(Passage given):
++++++
These were the first words of the man holding the kalashnikov—an automatic rifle. He blocked my mother from moving any closer. Through a veil of tears, I watched the two men standing over the woman on the ground. She was having a seizure.

“She’s going to die,” my mother pleaded, beads of sweat appearing on her upper lip.

“Then let her die,” the man in fatigues said simply. A newborn kitten’s cries filled the air.

Now this wasn’t a scene from some amped-up high school play or a war story from a faraway land. This was my front yard right after a birthday party. A birthday party!

You see, a few years before, the people of Iran had decided that their government wasn’t working for them. They were tired of their country being “weak.” They wanted independence from foreign-owned companies. They wanted freedom. And they wanted God to guide their laws.

Don’t judge them too harshly. After all, they’d had it up to here with the fear of tyranny, the status quo, and a government that wasn’t listening to them. So they put an outsider in charge of the country.

The man in charge promised more freedom than we would know what to do with. He promised more jobs. He promised to end corruption and to clean the swamp. What we didn’t know was that our revolt against the establishment was going to set us back 1,400 years.

It started with a murmur of worry, a tiny fracture in our boundless optimism. Whispers surfaced that opposing views wouldn’t be tolerated by our new government. Surely that was paranoid nonsense, we thought, but before we could remember former civil rights, newspapers were shut down and people of a certain religion were targeted as the enemy of the state. Those who rose to the position of power were tragically similar in their rampant sexism, fanaticism and lack of qualification.

Women’s rights were cut in half and just like that, half the population became second-class citizens. When women took to the streets to protest, they were tear gassed, hit over the head with batons and jailed. The men who stood up for those women were also hit, maybe even more severely, and jailed. In a corner, Margaret Atwood stood silently and took notes for her Handmaid’s Tale.

When we were in the throes of a war and getting killed by the thousands every day, it occurred to us that we had signed up for this change without reading the fine print: Membership is limited. Transaction fees are variable. Certain restrictions apply.

What kind of restrictions?

Unbelievable ones such as hosting and attending a normal birthday party. The woman shaking on the ground was, by the way, our neighbor, who was terminally ill with Lymphoma. She had gathered all her strength to throw her 16-year-old an illegal birthday party. Why was it illegal? Because it allowed the guests the luxury to imagine that they were free to do as they pleased.
++++++
(Data shown):
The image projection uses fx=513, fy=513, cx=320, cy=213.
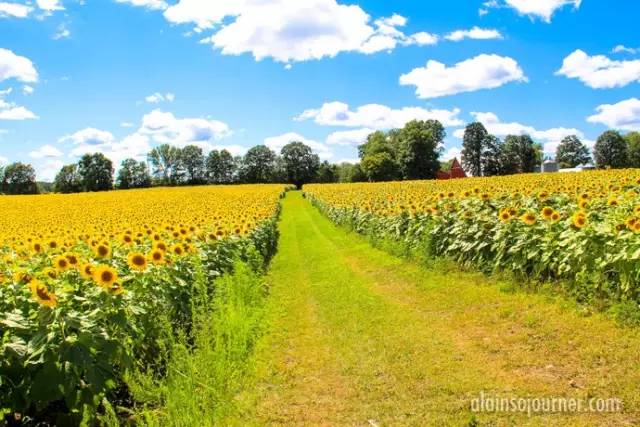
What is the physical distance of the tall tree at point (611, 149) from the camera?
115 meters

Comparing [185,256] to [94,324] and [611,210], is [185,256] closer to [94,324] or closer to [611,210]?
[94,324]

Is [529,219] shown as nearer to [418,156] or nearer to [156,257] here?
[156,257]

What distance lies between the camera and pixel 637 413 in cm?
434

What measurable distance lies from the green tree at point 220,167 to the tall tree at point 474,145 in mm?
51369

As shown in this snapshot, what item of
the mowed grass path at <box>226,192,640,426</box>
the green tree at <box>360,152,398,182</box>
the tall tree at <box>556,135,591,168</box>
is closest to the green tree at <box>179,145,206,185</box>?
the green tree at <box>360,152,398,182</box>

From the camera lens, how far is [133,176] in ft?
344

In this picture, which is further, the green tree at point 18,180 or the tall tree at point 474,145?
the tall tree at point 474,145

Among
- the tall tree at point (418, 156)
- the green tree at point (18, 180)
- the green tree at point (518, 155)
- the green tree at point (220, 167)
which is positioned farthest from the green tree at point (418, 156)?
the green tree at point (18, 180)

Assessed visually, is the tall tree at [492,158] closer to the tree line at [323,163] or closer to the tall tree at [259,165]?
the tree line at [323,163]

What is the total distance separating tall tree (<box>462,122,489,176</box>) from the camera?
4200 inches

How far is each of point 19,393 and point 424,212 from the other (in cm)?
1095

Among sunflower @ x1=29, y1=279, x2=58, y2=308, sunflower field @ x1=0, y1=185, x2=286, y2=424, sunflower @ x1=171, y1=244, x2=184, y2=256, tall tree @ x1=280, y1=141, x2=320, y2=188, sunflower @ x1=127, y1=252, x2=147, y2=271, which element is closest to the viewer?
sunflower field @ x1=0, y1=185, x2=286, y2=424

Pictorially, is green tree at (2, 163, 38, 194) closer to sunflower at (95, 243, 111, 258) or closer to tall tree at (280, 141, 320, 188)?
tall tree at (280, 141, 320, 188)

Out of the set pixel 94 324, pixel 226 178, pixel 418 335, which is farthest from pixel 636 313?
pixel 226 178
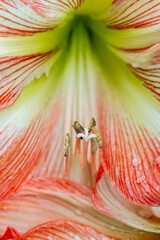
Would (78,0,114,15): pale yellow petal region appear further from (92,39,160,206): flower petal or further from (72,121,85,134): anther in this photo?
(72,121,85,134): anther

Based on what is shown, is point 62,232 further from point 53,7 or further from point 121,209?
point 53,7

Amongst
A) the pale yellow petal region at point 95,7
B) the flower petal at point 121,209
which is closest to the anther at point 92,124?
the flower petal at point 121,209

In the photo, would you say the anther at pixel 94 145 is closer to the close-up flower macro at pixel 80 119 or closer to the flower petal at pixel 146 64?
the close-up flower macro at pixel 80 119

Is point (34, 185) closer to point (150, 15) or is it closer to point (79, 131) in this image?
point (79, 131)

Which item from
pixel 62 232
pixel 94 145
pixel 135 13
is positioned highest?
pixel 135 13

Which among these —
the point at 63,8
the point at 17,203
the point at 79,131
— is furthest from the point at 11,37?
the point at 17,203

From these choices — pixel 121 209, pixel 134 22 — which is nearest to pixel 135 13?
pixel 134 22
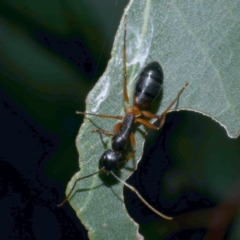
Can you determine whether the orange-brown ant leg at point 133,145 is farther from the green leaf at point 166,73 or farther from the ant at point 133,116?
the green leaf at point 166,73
++++++
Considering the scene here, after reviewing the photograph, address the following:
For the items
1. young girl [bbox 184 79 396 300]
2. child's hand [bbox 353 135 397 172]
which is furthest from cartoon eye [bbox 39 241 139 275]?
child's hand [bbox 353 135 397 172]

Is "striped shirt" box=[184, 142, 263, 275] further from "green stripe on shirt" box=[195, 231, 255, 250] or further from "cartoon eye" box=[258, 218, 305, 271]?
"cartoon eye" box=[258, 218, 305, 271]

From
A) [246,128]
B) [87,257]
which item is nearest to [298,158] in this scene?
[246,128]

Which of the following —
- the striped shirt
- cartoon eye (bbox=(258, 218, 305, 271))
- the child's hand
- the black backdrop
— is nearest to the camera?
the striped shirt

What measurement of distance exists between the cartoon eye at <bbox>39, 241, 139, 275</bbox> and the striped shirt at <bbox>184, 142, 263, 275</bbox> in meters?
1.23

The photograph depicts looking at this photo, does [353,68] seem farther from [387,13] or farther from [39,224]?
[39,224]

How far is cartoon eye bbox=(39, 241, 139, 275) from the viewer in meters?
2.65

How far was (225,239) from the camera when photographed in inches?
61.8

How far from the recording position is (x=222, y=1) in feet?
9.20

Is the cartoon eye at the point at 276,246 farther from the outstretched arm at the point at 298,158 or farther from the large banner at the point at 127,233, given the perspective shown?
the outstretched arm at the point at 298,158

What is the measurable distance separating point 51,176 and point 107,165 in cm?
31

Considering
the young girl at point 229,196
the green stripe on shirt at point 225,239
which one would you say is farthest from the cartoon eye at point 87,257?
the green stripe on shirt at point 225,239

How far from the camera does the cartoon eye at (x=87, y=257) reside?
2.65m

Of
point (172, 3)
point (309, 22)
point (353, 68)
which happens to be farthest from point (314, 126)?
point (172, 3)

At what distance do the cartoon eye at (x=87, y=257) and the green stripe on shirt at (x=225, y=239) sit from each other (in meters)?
++++++
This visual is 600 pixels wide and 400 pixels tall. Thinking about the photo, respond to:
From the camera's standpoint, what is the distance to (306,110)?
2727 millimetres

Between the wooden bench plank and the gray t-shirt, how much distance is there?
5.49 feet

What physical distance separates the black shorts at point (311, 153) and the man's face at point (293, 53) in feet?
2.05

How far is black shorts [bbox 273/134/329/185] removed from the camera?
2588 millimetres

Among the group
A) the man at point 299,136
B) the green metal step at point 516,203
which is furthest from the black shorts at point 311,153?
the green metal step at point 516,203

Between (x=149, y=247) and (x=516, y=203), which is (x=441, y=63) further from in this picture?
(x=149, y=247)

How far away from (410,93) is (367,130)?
++++++
Please reproduce the passage about Iran's revolution between "What kind of" and "as they pleased.", inclusive, switching "neighbor" to "friend". The data are not needed for anything here.

What kind of restrictions?

Unbelievable ones such as hosting and attending a normal birthday party. The woman shaking on the ground was, by the way, our friend, who was terminally ill with Lymphoma. She had gathered all her strength to throw her 16-year-old an illegal birthday party. Why was it illegal? Because it allowed the guests the luxury to imagine that they were free to do as they pleased.